** begin **

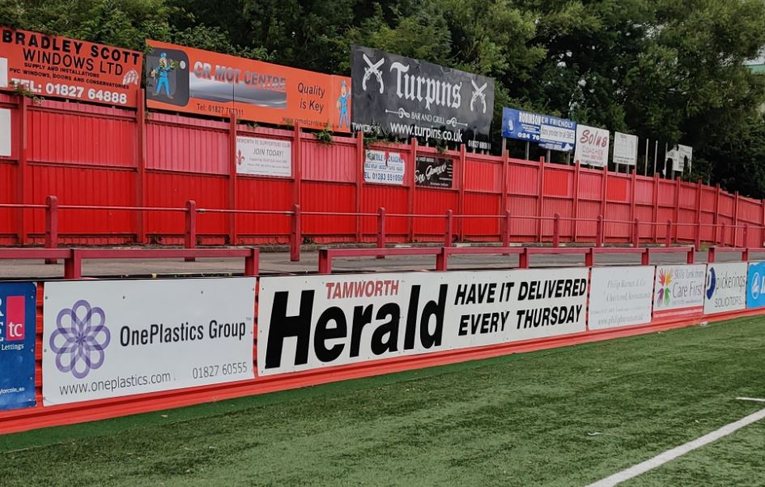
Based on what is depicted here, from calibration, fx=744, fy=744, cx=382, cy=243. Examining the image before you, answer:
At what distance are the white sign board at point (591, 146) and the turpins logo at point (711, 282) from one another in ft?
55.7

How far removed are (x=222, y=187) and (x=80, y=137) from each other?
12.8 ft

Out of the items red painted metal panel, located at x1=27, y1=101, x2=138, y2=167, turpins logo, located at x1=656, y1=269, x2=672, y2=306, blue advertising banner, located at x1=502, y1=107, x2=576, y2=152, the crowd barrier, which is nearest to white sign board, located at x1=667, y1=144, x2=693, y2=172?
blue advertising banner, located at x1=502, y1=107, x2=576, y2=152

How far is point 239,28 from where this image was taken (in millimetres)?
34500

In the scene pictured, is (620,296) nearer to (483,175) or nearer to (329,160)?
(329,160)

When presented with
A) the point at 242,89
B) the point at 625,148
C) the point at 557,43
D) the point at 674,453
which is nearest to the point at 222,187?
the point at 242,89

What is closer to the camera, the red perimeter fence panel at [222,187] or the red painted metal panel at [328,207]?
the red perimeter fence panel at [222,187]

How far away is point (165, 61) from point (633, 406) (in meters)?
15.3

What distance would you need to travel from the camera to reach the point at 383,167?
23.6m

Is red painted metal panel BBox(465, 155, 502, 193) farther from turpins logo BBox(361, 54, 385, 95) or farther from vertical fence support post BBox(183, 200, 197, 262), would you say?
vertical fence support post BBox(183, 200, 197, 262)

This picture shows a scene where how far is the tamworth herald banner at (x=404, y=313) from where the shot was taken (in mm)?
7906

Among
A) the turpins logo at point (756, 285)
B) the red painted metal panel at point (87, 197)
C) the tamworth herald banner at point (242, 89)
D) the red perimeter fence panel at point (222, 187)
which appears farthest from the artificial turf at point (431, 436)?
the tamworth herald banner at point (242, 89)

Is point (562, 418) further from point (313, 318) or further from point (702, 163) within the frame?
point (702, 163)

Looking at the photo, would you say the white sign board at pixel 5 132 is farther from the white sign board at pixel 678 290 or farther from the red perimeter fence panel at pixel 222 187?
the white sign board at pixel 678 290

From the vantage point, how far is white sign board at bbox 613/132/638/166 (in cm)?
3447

** end **
** begin **

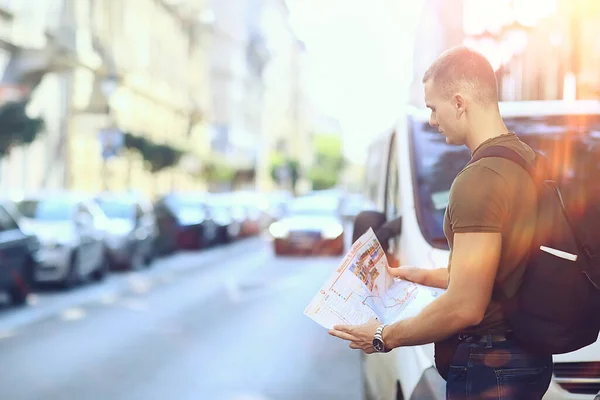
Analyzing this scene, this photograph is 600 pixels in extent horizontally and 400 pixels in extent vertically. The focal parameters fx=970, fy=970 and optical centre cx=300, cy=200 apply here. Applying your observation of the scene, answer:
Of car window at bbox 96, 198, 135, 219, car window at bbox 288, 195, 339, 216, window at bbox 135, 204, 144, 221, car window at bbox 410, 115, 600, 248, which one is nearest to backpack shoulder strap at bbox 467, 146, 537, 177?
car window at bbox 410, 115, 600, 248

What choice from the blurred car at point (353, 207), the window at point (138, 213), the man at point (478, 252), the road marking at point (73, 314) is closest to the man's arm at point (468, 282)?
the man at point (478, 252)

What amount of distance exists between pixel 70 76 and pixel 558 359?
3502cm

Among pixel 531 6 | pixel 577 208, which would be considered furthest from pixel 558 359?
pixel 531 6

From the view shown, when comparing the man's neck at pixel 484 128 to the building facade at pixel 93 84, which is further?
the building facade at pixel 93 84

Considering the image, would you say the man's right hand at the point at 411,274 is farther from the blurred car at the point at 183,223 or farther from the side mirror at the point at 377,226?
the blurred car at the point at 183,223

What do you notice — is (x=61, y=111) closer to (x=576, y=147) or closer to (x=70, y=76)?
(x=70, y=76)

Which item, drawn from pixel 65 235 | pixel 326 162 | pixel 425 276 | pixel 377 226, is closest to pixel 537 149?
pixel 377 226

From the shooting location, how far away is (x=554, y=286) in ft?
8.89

** end **
** begin **

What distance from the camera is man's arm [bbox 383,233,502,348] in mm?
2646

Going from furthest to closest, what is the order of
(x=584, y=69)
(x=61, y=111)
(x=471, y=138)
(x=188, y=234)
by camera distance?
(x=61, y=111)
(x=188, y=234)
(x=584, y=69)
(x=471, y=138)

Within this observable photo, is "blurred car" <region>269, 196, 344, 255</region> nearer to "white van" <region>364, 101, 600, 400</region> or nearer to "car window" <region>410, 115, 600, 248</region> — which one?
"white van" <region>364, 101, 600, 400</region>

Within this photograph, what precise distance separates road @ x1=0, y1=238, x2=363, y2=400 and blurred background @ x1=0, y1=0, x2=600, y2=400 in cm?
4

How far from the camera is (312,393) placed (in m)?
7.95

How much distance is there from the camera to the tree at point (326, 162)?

** end **

- [DIRECTIONS]: Arrange the listing, from the line containing "Within this photograph, what" up to and including the line containing "How much distance", as a JSON list of strings with one string per line. Leave out blank lines.

- [COMPLETED TASK]:
[
  "Within this photograph, what precise distance separates road @ x1=0, y1=238, x2=363, y2=400 and blurred background @ x1=0, y1=0, x2=600, y2=400 in cm?",
  "4",
  "How far from the camera is (312,393) placed (in m)?",
  "7.95",
  "How much distance is there from the camera to the tree at point (326, 162)?"
]